- EXERCISE -
Please read the comment about fetching amplicon read-pairs: when a request spans the whole amplicon's window, read-pairs from how many amplicons come back?

- DOCUMENT EXCERPT -

DrYak commented 2 years ago

Yup, it looks like this commit manager to fix it.


A bit of background about this optimization/hack

In samtools' libhts and in pysam if you request between the start and end of a window, the library will return all the read-pairs in that partially overlap that window. In our case, if we submit a request spanning the whole amplicon's window, we will get all the read-pairs of that amplicon, BUT because the multiplex PCR are tiled, we would get also the read-pairs from neighbouring amplicons.

e.g.: (where b: some base and p: base of a primer)

bbbbbbbbbbppp----------------ppppbbbbbbbbb : amp 119 and 121
----pppbbbbbbbbbbbbbbbbbbbbbbbbbbbbppp---- : amp 120

       |--------------------------| : request

With such a request we would get all the (whole) reads-pairs of all 3 amplicons. We would need to then check for each read received if it actually covers the mutation position.

Whereas using the neighbouring amplicon start/stop and skipping -30/+30 to skip the primers:

bbbbbbbbbbppp----------------ppppbbbbbbbbb : amp 119 and 121
----pppbbbbbbbbbbbbbbbbbbbbbbbbbbbbppp---- : amp 120
         | + 30            30 - | : skip
               |---------| : request

The only read-pairs that overlap with the request are the ones from amplicon 120 We will get only (whole) read-pairs of that amplicon, so we don't need to filter-out reads that absolutely don't cover the positions.

- DATA EXTRACTS -
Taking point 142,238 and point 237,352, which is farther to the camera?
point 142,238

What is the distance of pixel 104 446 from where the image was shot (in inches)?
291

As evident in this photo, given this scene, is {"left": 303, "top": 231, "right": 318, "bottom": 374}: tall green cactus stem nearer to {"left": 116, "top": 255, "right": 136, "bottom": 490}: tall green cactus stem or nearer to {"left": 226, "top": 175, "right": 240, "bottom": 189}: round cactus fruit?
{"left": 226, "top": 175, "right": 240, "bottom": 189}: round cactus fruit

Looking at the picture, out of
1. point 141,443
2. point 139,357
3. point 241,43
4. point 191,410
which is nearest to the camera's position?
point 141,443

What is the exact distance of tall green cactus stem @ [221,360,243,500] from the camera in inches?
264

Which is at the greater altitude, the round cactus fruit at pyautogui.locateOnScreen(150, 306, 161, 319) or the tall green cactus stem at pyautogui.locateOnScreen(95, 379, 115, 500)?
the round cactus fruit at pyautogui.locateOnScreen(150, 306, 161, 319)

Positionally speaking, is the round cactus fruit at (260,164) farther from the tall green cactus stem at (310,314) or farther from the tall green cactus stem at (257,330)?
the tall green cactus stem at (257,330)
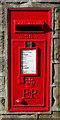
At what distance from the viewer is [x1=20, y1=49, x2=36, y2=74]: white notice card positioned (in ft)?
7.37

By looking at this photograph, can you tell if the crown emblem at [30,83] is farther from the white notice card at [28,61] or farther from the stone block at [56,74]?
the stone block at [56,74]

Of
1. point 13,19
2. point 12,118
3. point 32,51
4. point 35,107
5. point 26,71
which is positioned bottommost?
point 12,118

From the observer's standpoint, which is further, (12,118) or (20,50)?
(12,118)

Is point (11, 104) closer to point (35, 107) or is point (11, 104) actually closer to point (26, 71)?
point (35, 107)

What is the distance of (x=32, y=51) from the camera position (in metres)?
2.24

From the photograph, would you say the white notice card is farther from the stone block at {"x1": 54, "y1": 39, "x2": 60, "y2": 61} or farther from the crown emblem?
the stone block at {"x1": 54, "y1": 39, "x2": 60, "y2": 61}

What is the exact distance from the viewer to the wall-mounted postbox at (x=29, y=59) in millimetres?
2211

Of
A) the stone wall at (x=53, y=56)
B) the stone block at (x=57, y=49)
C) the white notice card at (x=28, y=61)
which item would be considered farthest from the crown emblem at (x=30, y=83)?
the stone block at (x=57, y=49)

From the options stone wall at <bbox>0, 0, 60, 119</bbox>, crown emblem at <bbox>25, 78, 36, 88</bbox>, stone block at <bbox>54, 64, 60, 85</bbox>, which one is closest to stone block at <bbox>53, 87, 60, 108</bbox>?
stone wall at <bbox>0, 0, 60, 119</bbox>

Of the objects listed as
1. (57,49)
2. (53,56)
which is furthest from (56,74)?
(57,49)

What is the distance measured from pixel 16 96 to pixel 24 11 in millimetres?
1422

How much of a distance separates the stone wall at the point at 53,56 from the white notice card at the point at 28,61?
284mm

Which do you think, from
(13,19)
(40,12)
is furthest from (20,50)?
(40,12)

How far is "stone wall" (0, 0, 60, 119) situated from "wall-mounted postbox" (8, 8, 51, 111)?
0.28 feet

- TASK OUTPUT -
All 3 amplicons (119, 120 and 121).